Monday, April 17, 2017

Life in the Shadow of Death



Life in the shadow of death is a perplexing whirlwind of reflections, deliberations, and theorizations while staggering to bear the weight of a sudden collision with grief. Shock is a horrifically peculiar feeling. It’s a strange “other worldly” experience of not comprehending anything, yet understanding everything. Shock sends my otherwise steady legs tumbling, and my lungs gasping as my whole inner being is racked with uncontrollable sobs tearing through my body and resonating with the Father’s cry on Calvary. Scripture floods my memory and I cling.
My mind spins contemplating my course of action. My husband lovingly instructs me through the fog. This forty-two year old woman needed someone to tell her what to do: Get a flight. Leave to today. You need to go home. Care comes in the form of tiny hands gingerly packing my bags; while I will my mind to think coherently, and my feet to tread the necessary steps that have been dictated by a phone call. A call which I knew to expect at some point in my life- just not today. The answer, at least for one, has been given to my New Year’s Eve question which I’ve been asking myself for the last six years, “Is this the year I’ll lose one of my parents?” The answer is hollow and numbing.
I am emotionless as I make my way through the airport to board an unexpected flight. After finding my gate, I locate the women’s restroom because when your mama dies, you find a stall, put on praise music and worship your way through the pain.
Life in the shadow of death leaves you grappling with emotions from sadness to laughter and back again. The Scripture exclaims, “Where, O death, is your sting?” (1 Cor 15:55) Sitting on this side of heaven the sting is real. It’s painful. It’s pursuing and unrelenting. Life goes on, and everything has changed, yet everything is the same. The lens in which I gaze appears gray and dim, all color has been chased away. Glimmers of light, of love, and laughter seek to penetrate the shadows cast by death through constant reminders of life being lived before me.
Memories taunt me as they pass in my mind’s eye bringing joy mingled with sadness. Always a mingling of sadness for that which is no more, but the guarantee of heaven is my enduring hope. Each day mocks me, daring me to make today what will be a memory tomorrow. Memories are a double-edged sword to be cherished; while at the same time they tenaciously inflict the stinging reminder that death looms for all and suffering is no respecter of persons. After all, the One that forgave my sins and captured my heart is knowns as “A Man of Sorrows.” How then could I expect less? But, I wonder: What was Jesus’ countenance while “being acquainted with grief?” Did it show on his face? Did he lament to others? Did he hide behind a less than genuine smile? How does one “count it all joy” when one can barely think to count?
Life in the shadow of death leaves us desolate and pining for the emptiness to cease, the quiet to implode, darkness to illuminate, anxiety to quiver, and fear to hide.

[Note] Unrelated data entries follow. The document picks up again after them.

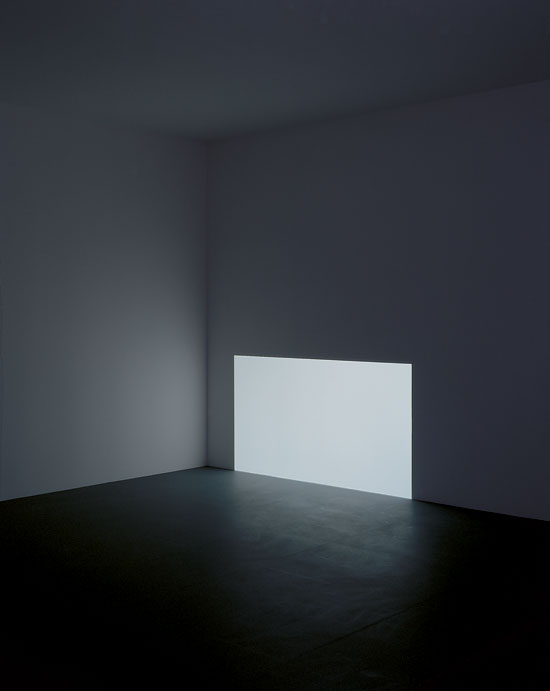 "Prado (White)" by James Turrell, 1967. Projected light, dimensions variable. Collection of Kyung-Lim Lee Turrell. © James Turrell. Photo: Florian Holzherr.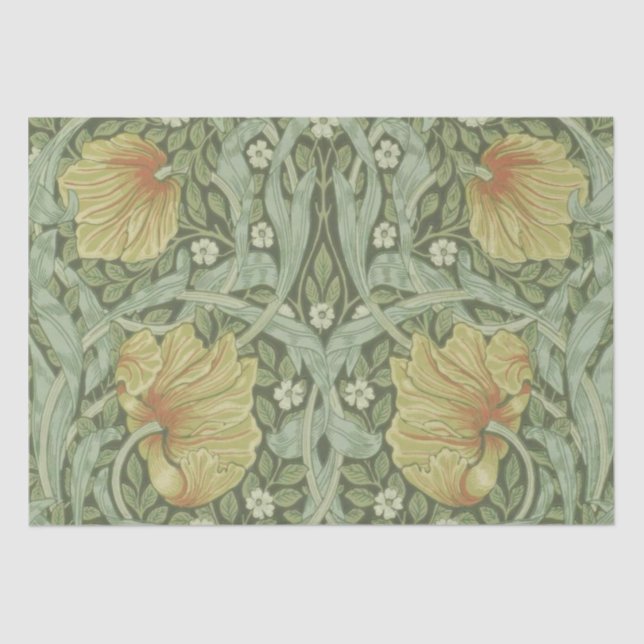 Pimpernel Pattern (von William Morris) Seidenpapier (Vorderseite)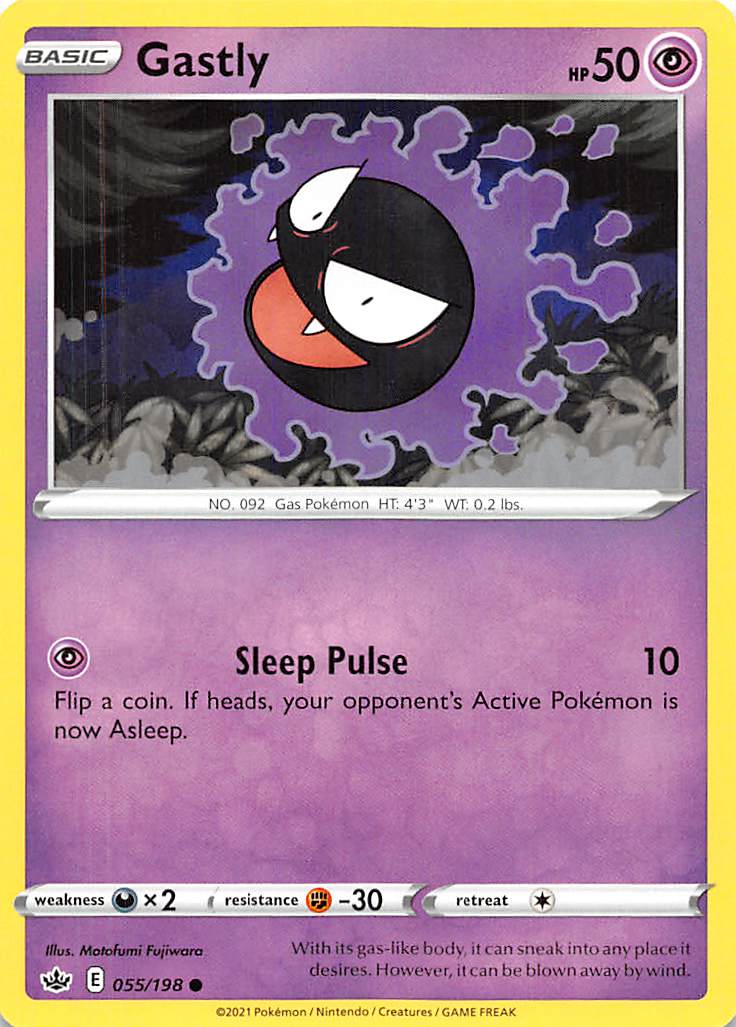 Gastly (055/198) [Sword & Shield: Chilling Reign] | Exor Games Summserside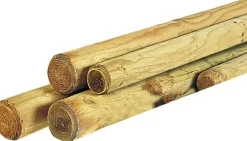 Woodvision grenen ronde paal gefreesd 6x200 cm geïmpregneerd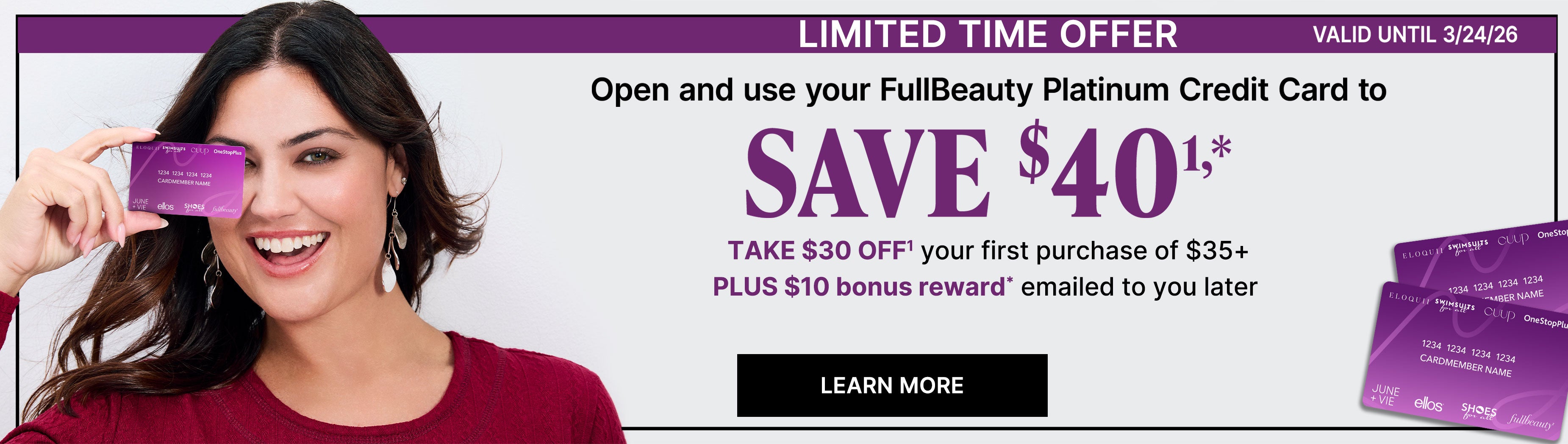 limited time offer on Plcc card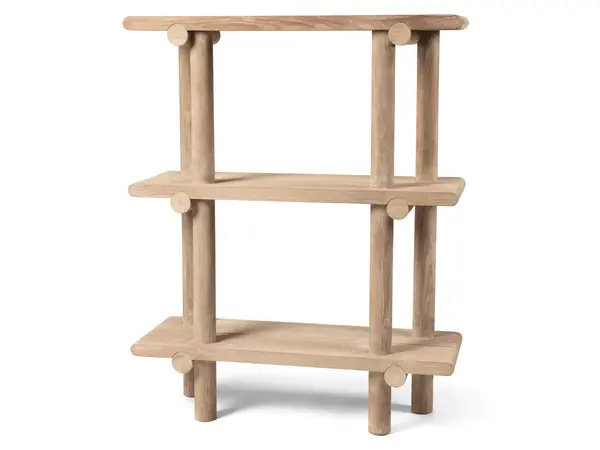 GOMMAIRE Outdoor | Organic Living Rack Rolf | Teak Grigio Naturale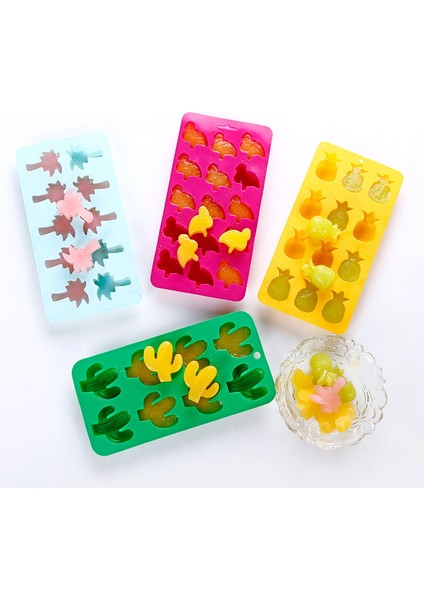 Yeşil Bir Stil Gıda Sınıfı Silikon Buz Kutusu Kapaklı Yaz Buz Küpü Kalıbı Kendin Yap Esnek Dondurma Kalıbı Mutfak Araçları (Yurt Dışından) fiyatları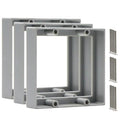 3/4" Double Gang Electrical Box Extender,Gray,Pack of 3 - color: Gray-3/4"
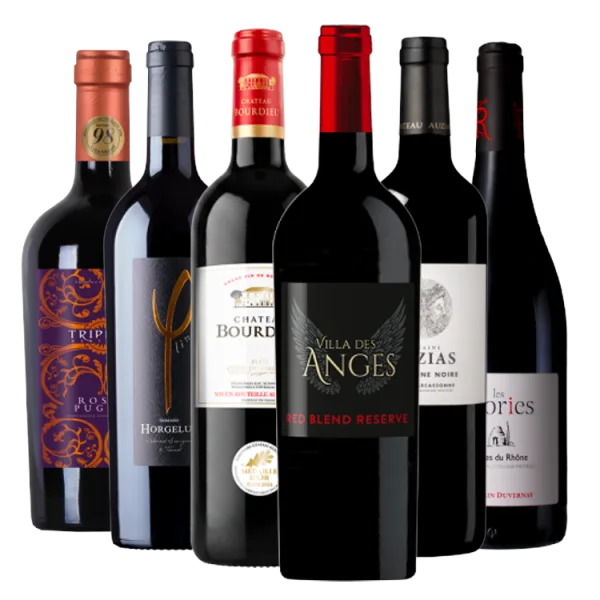 Pack meilleures ventes vins rouges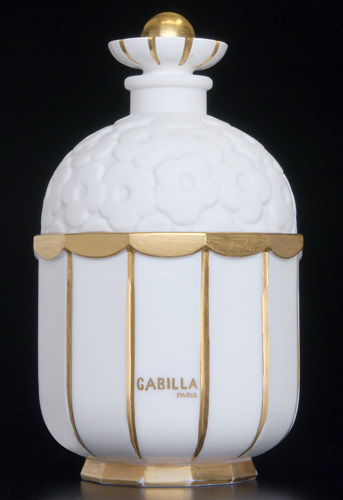 Appraisal: GABILLA Mon Talisman Baccarat factice perfume bottle in white crystal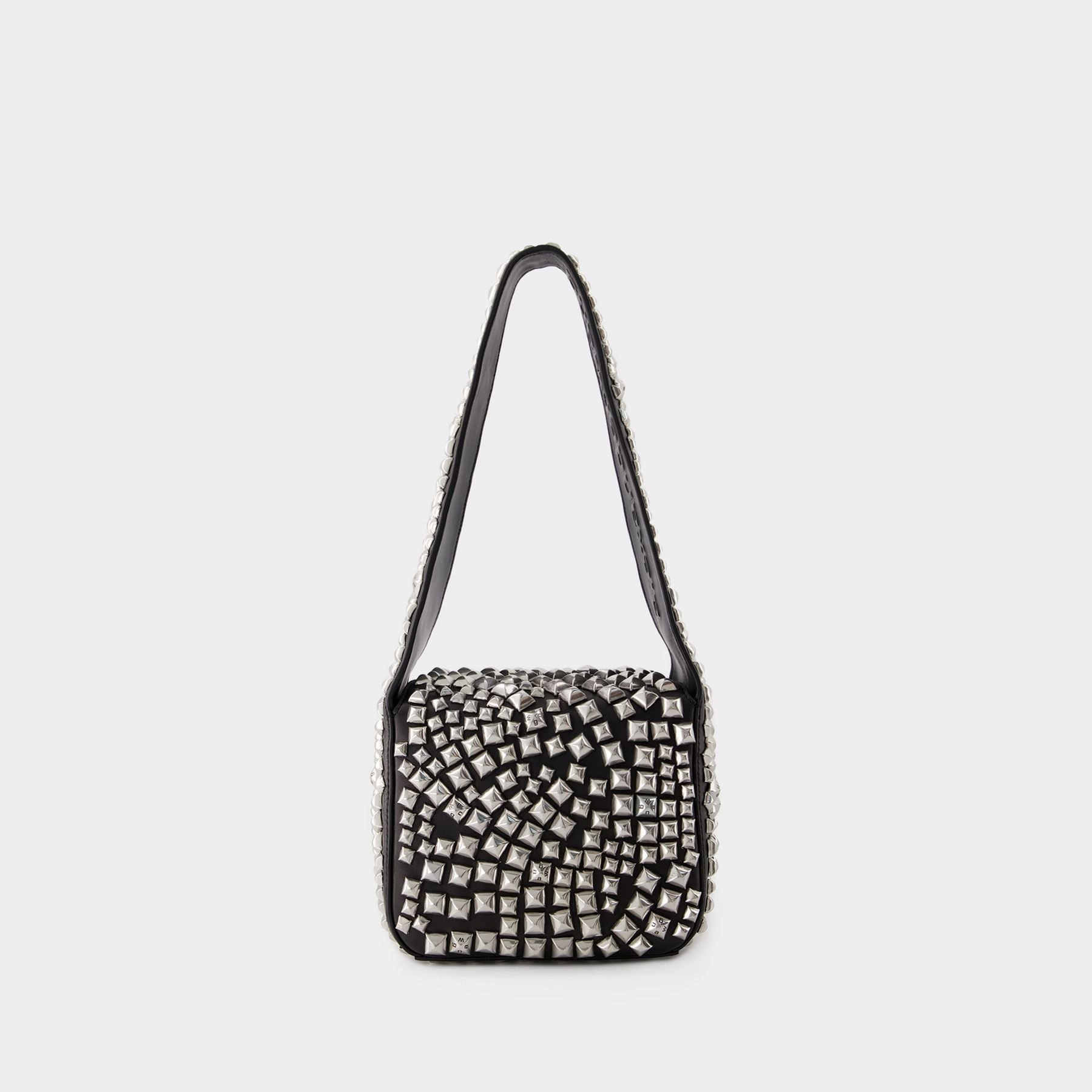 Hobo Spike Small Bag - Alexander Wang - Leather - Black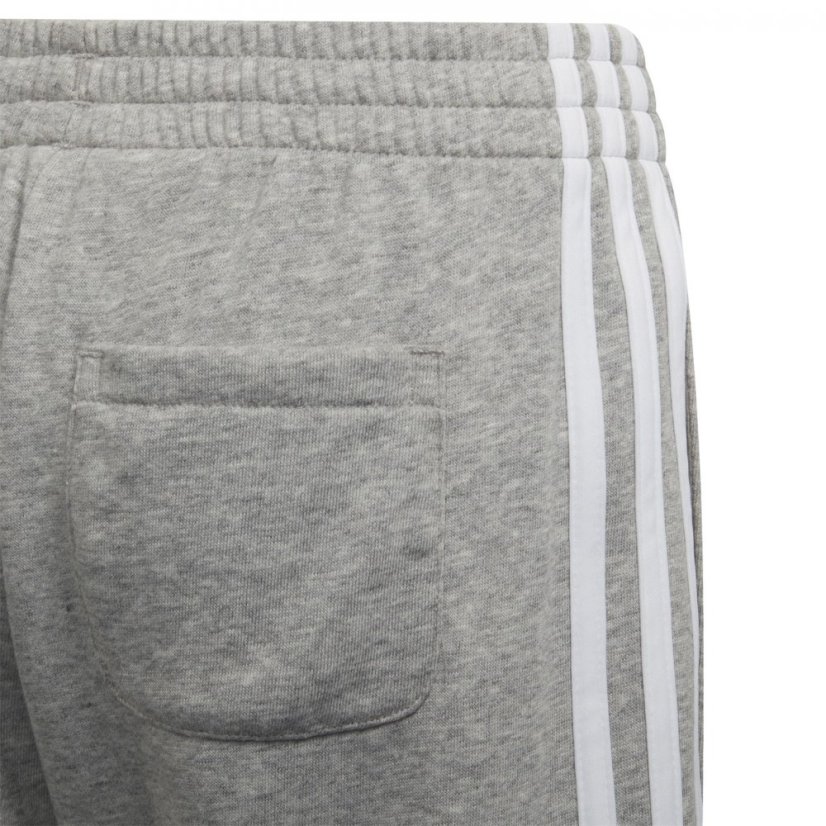 adidas Three-Stripe Essential Shorts Infant's Grey Hther/Whte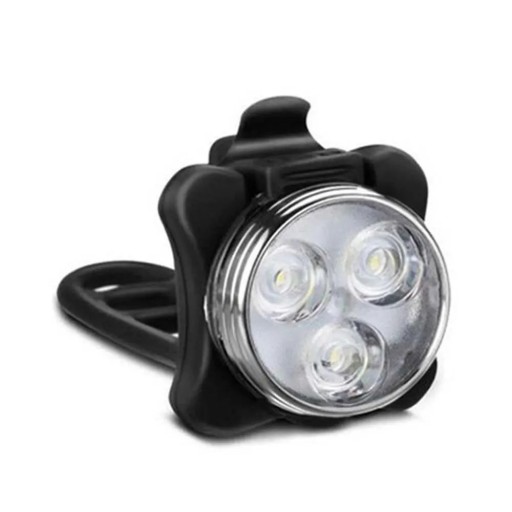 Witte LED COB-fietslamp, waterdicht, IPX4, oplaadbaar, USB, met 4 verlichtingsstanden, veilige nachtverlichting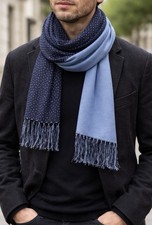 Sciarpa uomo doppiofacciale E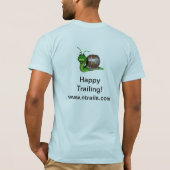 Ntrails in je gezicht t-shirt (Achterkant)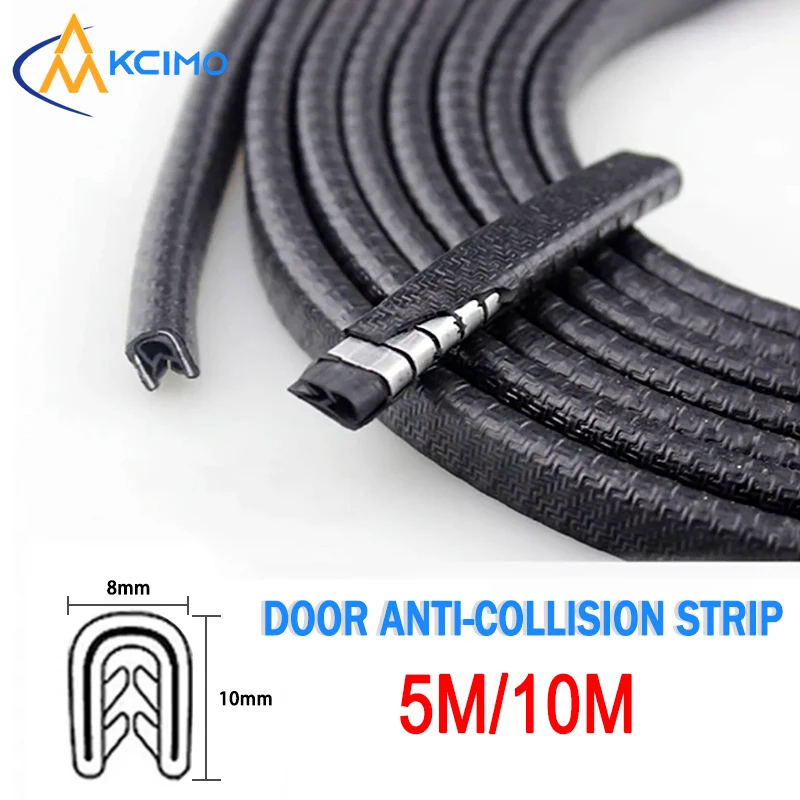 5/10M Auto Tür Schutz Rand Scratch Streifen Universal Auto Tür Lärm reduktion Anti Kollision Schutz Mit stahl Carstyling Image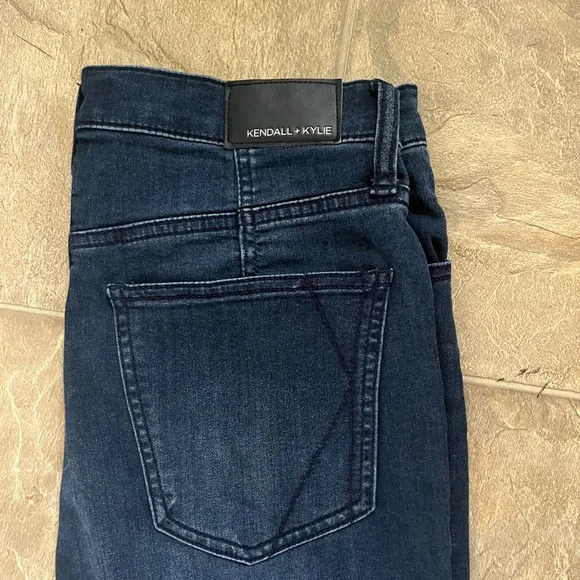 Dark Blue Denim Jeans - Picture 2 of 3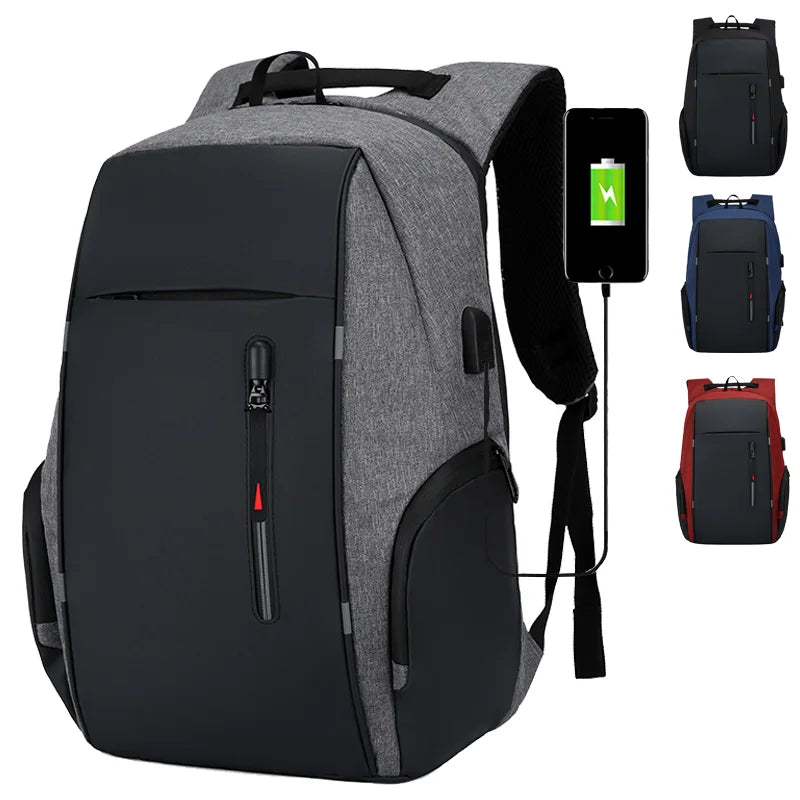 Waterproof Duffle  Phone Nylon Unisex Men Women 15.6 Laptop Plane Backpack Usb Customize Bag for Students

The deserted rooms once filled with a lively essence are now uninhabited except for the evidence of life once lived within its walls. Everything sits untouched just as she left it. My eyes take it in-do I dare touch or move anything? Her red purse is on the couch filled with that which is personal. I watch my father, tears streaming down his face, fumble through the inner pockets…questioning…lamenting. I’m inexperienced in this fate and everything seems surreal. I expect her to push her walker into the room at any moment, but the moment never comes.
Life in the shadow of death threatens with depression, and leaves me grappling for days filled with joy. This in turn racks me with guilt knowing there’s much to be thankful, and my children need their mother. But, how do I shake the immutable thoughts that relentlessly pummel my mind threatening to take me under?
When the anguish of funeral plans are made, final resting places chosen, and the finality of this life hits you by virtue of a “circus rose” laden casket; the only way to stand is to be supernaturally held by the One who stands in victory over this messy thing called death.

As I daily put one foot in front of the other, pressing on with the days I have allotted, my vision is a little clearer, my focus is a bit sharper, time has become more precious, and family is worth more than words.